» STATED TASK: Turn the records below into a numbered list, leaving out every blank line.

» MATERIAL PROVIDED:
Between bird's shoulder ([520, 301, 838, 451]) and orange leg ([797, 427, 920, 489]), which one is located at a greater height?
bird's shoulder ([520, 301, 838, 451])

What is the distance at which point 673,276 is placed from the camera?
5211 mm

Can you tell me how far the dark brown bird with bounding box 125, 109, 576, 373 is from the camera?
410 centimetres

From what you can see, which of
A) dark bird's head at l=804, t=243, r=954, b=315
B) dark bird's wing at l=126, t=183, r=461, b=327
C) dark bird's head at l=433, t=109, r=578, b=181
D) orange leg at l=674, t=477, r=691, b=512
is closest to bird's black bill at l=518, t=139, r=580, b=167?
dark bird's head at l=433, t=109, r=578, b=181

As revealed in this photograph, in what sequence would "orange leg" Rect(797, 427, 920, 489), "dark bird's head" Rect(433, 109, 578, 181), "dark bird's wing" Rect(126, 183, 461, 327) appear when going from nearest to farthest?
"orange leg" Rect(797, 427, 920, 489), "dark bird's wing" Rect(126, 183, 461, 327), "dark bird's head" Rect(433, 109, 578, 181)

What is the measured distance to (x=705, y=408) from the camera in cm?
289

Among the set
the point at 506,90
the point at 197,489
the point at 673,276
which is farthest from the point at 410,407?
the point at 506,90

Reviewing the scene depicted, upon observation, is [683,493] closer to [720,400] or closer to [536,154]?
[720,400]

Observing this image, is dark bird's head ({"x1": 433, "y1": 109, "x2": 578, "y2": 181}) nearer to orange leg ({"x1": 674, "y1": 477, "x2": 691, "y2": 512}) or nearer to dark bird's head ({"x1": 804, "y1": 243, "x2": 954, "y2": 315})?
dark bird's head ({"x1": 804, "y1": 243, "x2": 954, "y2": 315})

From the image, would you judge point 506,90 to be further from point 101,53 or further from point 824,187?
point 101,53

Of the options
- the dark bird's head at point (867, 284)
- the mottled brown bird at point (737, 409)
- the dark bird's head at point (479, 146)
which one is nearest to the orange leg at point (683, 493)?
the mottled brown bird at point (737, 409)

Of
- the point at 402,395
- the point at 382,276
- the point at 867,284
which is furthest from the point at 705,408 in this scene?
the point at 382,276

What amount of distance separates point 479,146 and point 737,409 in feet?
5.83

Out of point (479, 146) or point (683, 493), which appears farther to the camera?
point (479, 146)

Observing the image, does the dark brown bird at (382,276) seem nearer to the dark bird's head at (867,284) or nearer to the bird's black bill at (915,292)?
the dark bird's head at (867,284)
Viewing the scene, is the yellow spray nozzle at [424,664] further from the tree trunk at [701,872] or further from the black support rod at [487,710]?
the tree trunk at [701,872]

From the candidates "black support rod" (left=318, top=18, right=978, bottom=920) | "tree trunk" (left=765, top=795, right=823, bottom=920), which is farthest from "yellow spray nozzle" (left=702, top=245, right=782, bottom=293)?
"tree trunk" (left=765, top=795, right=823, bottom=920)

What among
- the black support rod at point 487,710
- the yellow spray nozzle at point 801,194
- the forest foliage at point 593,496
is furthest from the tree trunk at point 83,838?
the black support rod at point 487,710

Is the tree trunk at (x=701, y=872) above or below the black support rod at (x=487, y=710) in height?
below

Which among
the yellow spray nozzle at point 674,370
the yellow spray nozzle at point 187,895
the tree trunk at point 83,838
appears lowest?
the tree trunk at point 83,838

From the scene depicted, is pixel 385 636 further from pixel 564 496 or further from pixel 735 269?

» RESULT BELOW:
1. Between bird's shoulder ([520, 301, 838, 451]) and orange leg ([797, 427, 920, 489]), which one is located at a greater height?
2. bird's shoulder ([520, 301, 838, 451])
3. What is the distance at which point 673,276 is placed from the camera?
4. 5211 mm
5. Can you tell me how far the dark brown bird with bounding box 125, 109, 576, 373 is from the camera?
6. 410 centimetres
7. From what you can see, which of
8. A) dark bird's head at l=804, t=243, r=954, b=315
9. B) dark bird's wing at l=126, t=183, r=461, b=327
10. C) dark bird's head at l=433, t=109, r=578, b=181
11. D) orange leg at l=674, t=477, r=691, b=512
12. is closest to bird's black bill at l=518, t=139, r=580, b=167?
13. dark bird's head at l=433, t=109, r=578, b=181
14. As revealed in this photograph, in what sequence would "orange leg" Rect(797, 427, 920, 489), "dark bird's head" Rect(433, 109, 578, 181), "dark bird's wing" Rect(126, 183, 461, 327) appear when going from nearest to farthest?
15. "orange leg" Rect(797, 427, 920, 489), "dark bird's wing" Rect(126, 183, 461, 327), "dark bird's head" Rect(433, 109, 578, 181)
16. What is the measured distance to (x=705, y=408) from the camera in cm?
17. 289
18. Among the set
19. the point at 506,90
20. the point at 197,489
21. the point at 673,276
22. which is farthest from the point at 410,407?
23. the point at 506,90
24. Reviewing the scene depicted, upon observation, is [683,493] closer to [720,400] or closer to [536,154]?
25. [720,400]
26. Observing this image, is dark bird's head ({"x1": 433, "y1": 109, "x2": 578, "y2": 181}) nearer to orange leg ({"x1": 674, "y1": 477, "x2": 691, "y2": 512}) or nearer to dark bird's head ({"x1": 804, "y1": 243, "x2": 954, "y2": 315})?
27. dark bird's head ({"x1": 804, "y1": 243, "x2": 954, "y2": 315})
28. From the image, would you judge point 506,90 to be further from point 101,53 or further from point 824,187?
29. point 101,53
30. Of the options
31. - the dark bird's head at point (867, 284)
32. - the mottled brown bird at point (737, 409)
33. - the dark bird's head at point (479, 146)
34. which one is nearest to the orange leg at point (683, 493)?
35. the mottled brown bird at point (737, 409)
36. Of
37. - the point at 402,395
38. - the point at 382,276
39. - the point at 867,284
40. which is furthest from the point at 705,408 in this scene?
41. the point at 382,276
42. What amount of distance separates point 479,146 and point 737,409 in feet?
43. 5.83
44. Out of point (479, 146) or point (683, 493), which appears farther to the camera?
45. point (479, 146)
46. Observing the image, does the dark brown bird at (382,276) seem nearer to the dark bird's head at (867,284) or nearer to the bird's black bill at (915,292)?
47. the dark bird's head at (867,284)
48. Viewing the scene, is the yellow spray nozzle at [424,664] further from the tree trunk at [701,872] or further from the black support rod at [487,710]?
49. the tree trunk at [701,872]
50. From the candidates "black support rod" (left=318, top=18, right=978, bottom=920) | "tree trunk" (left=765, top=795, right=823, bottom=920), which is farthest from "yellow spray nozzle" (left=702, top=245, right=782, bottom=293)?
51. "tree trunk" (left=765, top=795, right=823, bottom=920)
52. What among
53. - the black support rod at point 487,710
54. - the yellow spray nozzle at point 801,194
55. - the forest foliage at point 593,496
56. is furthest from the tree trunk at point 83,838?
57. the black support rod at point 487,710
58. Is the tree trunk at (x=701, y=872) above or below the black support rod at (x=487, y=710) in height?
59. below
60. Which among
61. the yellow spray nozzle at point 674,370
62. the yellow spray nozzle at point 187,895
63. the tree trunk at point 83,838
64. appears lowest?
65. the tree trunk at point 83,838
66. From the scene depicted, is pixel 385 636 further from pixel 564 496 or further from pixel 735 269?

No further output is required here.